**WAS ZU TUN IST:**
Gib aus dem Text über die Eishockeysaison der Adler alles von „Zwar konnten all“ bis hinunter zu „der oberen Tabellenhälfte.“ wortgetreu wieder.

Zwar konnten all diese positiven Aspekte das knappe Ausscheiden im Champions-Hockey-League-Achtelfinale, für das sich die Adler zuvor als Gruppensieger qualifiziert hatten, gegen Hradec Králové Mitte November nicht verhindern, doch bereits in den beiden Duellen mit dem tschechischen Vertreter war die ansteigende Formkurve zu erkennen. Gleichzeitig lag der Fokus bei Spielern und Trainern fortan ausschließlich auf dem nationalen Spielbetrieb. Und dort verlangte die Mission Titelverteidigung dem amtierenden Meister alles ab. München hatte es sich zur Aufgabe gemacht, die Mustersaison der Adler aus dem letzten Jahr noch zu toppen. Daneben übernahm Straubing die Rolle der positiven Überraschungsmannschaft und auch die Eisbären Berlin agierten deutlich erfolgreicher als noch im Jahr zuvor. Mit Köln, Nürnberg und Ingolstadt fanden sich weitere Topteams in der oberen Tabellenhälfte.

**BEREITGESTELLTE DATEN:**
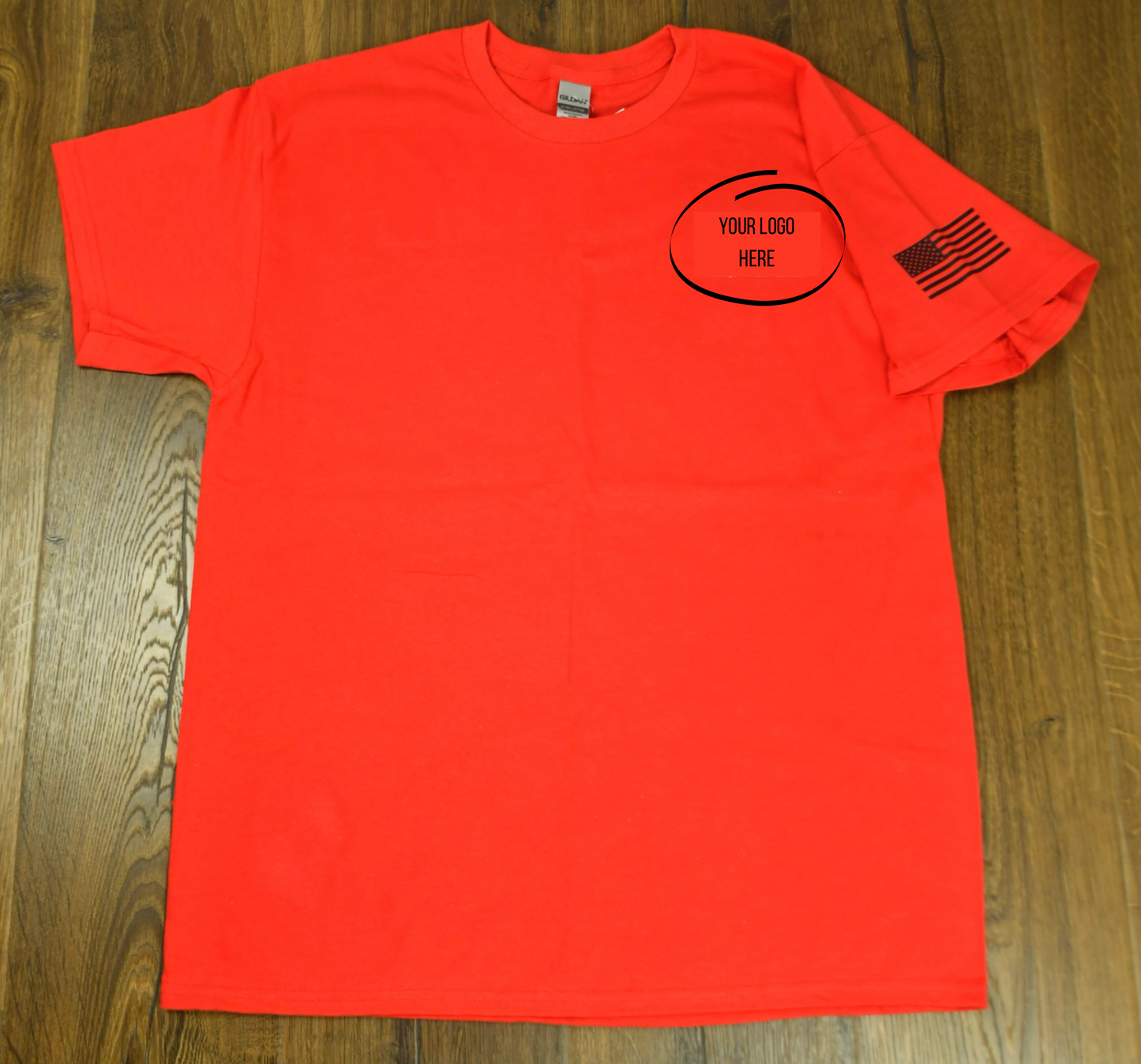 CUSTOM Logo RED Friday T-Shirt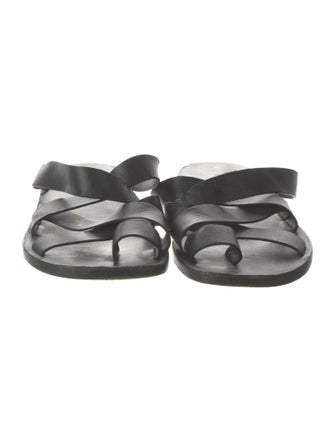 Jil Sander Leather Slides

**ANTWORTTEIL:**
Zwar konnten all diese positiven Aspekte das knappe Ausscheiden im Champions-Hockey-League-Achtelfinale, für das sich die Adler zuvor als Gruppensieger qualifiziert hatten, gegen Hradec Králové Mitte November nicht verhindern, doch bereits in den beiden Duellen mit dem tschechischen Vertreter war die ansteigende Formkurve zu erkennen. Gleichzeitig lag der Fokus bei Spielern und Trainern fortan ausschließlich auf dem nationalen Spielbetrieb. Und dort verlangte die Mission Titelverteidigung dem amtierenden Meister alles ab. München hatte es sich zur Aufgabe gemacht, die Mustersaison der Adler aus dem letzten Jahr noch zu toppen. Daneben übernahm Straubing die Rolle der positiven Überraschungsmannschaft und auch die Eisbären Berlin agierten deutlich erfolgreicher als noch im Jahr zuvor. Mit Köln, Nürnberg und Ingolstadt fanden sich weitere Topteams in der oberen Tabellenhälfte.